Should U.S. taxpayers be expected to finance millions of the 12 million uneducated, unskilled, and often un-American illegal immigrants? I can defend the position that we should not finance legal immigrants? With Obama’s legalization of at least five million illegal aliens, he will turn America into a banana republic–without bananas. While many of the aliens covered are decent, hardworking people, many are not. I think this tragic immigration policy will create political, financial, and cultural anarchy.
Since people from Mexico and South America have lower skills, they are more likely to request public assistance, gorge the public school system, overwhelm the health care industry, and spike the crime reports. Bigotry? Not at all. Just the facts. We know that 15% of California K-12 students are children of illegal aliens. Furthermore, they cost California citizens over 11 billion dollars per year for health, education, and incarceration! No wonder, the state is bankrupt! Did you know that 26% of U. S. Federal prisoners are illegal aliens? They are not in prison for being gatecrashers but for committing crimes in the U.S.!
We should be concerned about illegal and legal immigration since there are 35 million immigrants in the U.S. Harvard economist George Borjas affirmed that “the United States has been granting entry visas to persons who have relatives in the United States, with no regard to their skills or economic potential.” He said that, “Immigrants today are less skilled than their predecessors, more likely to require public assistance, and far more likely to have children who remain in poor, segregated communities.” Obama was correct when he said that immigrants have been a “net plus for our economy and our society,” but is a total fabrication if one looks at the last fifty years or illegal immigration. This new policy will cost us plenty in many ways.

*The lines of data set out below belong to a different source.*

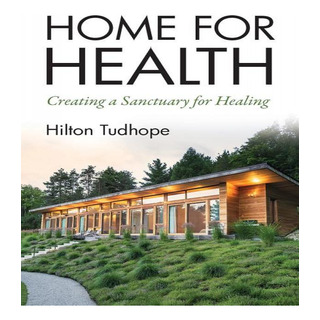Libro Home For Health - Hilton A Tudhope Libro Home For Health - Hilton A Tudhope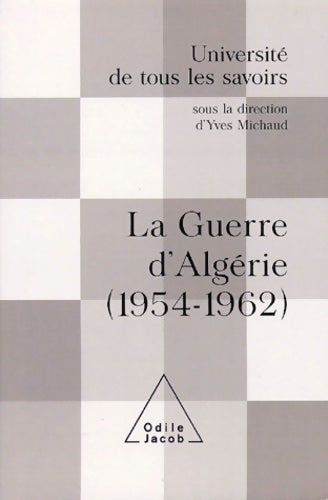 Livrenpoche : La Guerre d'Algérie : Université de tous les savoirs - Collectif - Livre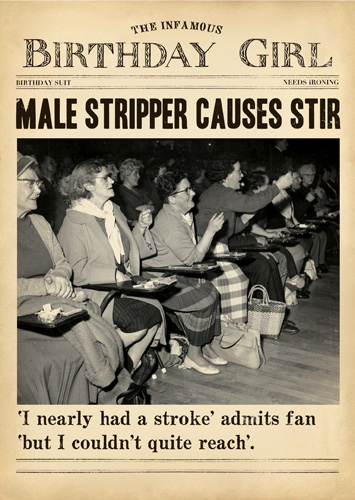 Male Stripper Causes Stir Funny Birthday Card by penny black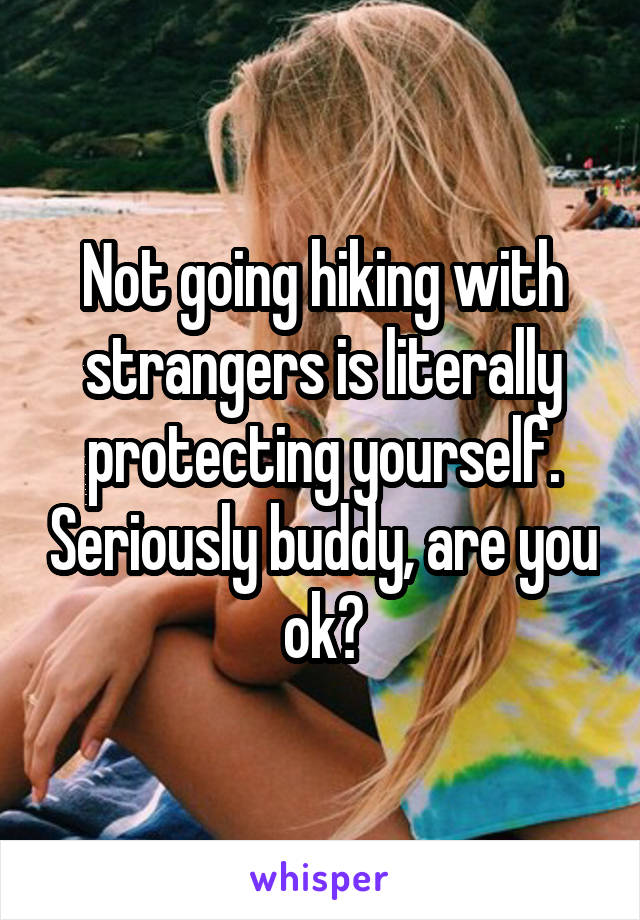 Not going hiking with strangers is literally protecting yourself. Seriously buddy, are you ok?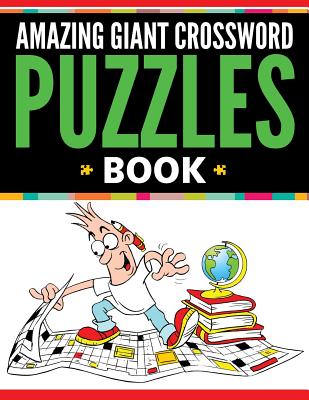 غلاف كتاب Amazing Giant Crossword Puzzle Book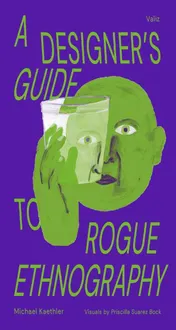 Omslag van A Designer's Guide to Rogue Ethnographies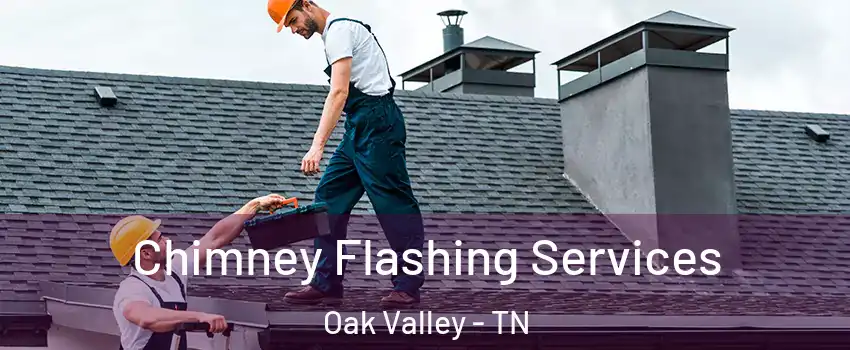 Chimney Flashing Services Oak Valley - TN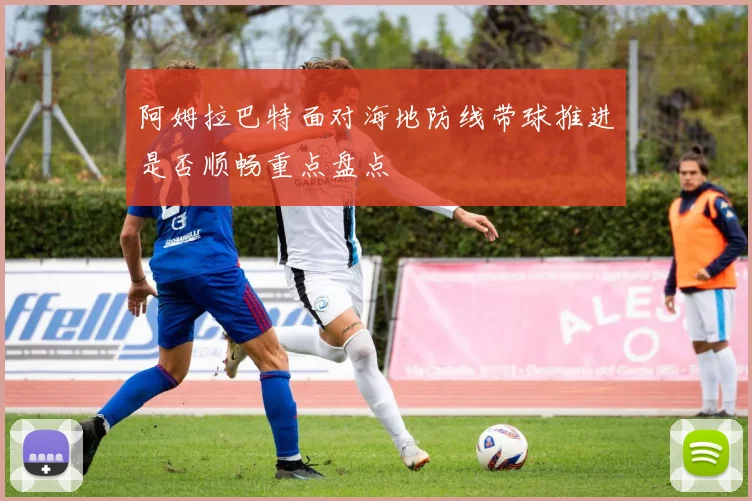 阿姆拉巴特面对海地防线带球推进是否顺畅重点盘点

Borjas says, immigration is positively bad news for America’s poor. The wages of America’s high school dropouts have fallen 10% since the 1980s relative to the wages of more educated workers. Borjas declares that about a third of that decline is because of immigration. Almost 30 percent of the immigrants now living in this country are of Mexican origin. Borjas can be trusted with his stats since he is “America’s leading immigration economist” according to BusinessWeek and The Wall Street Journal.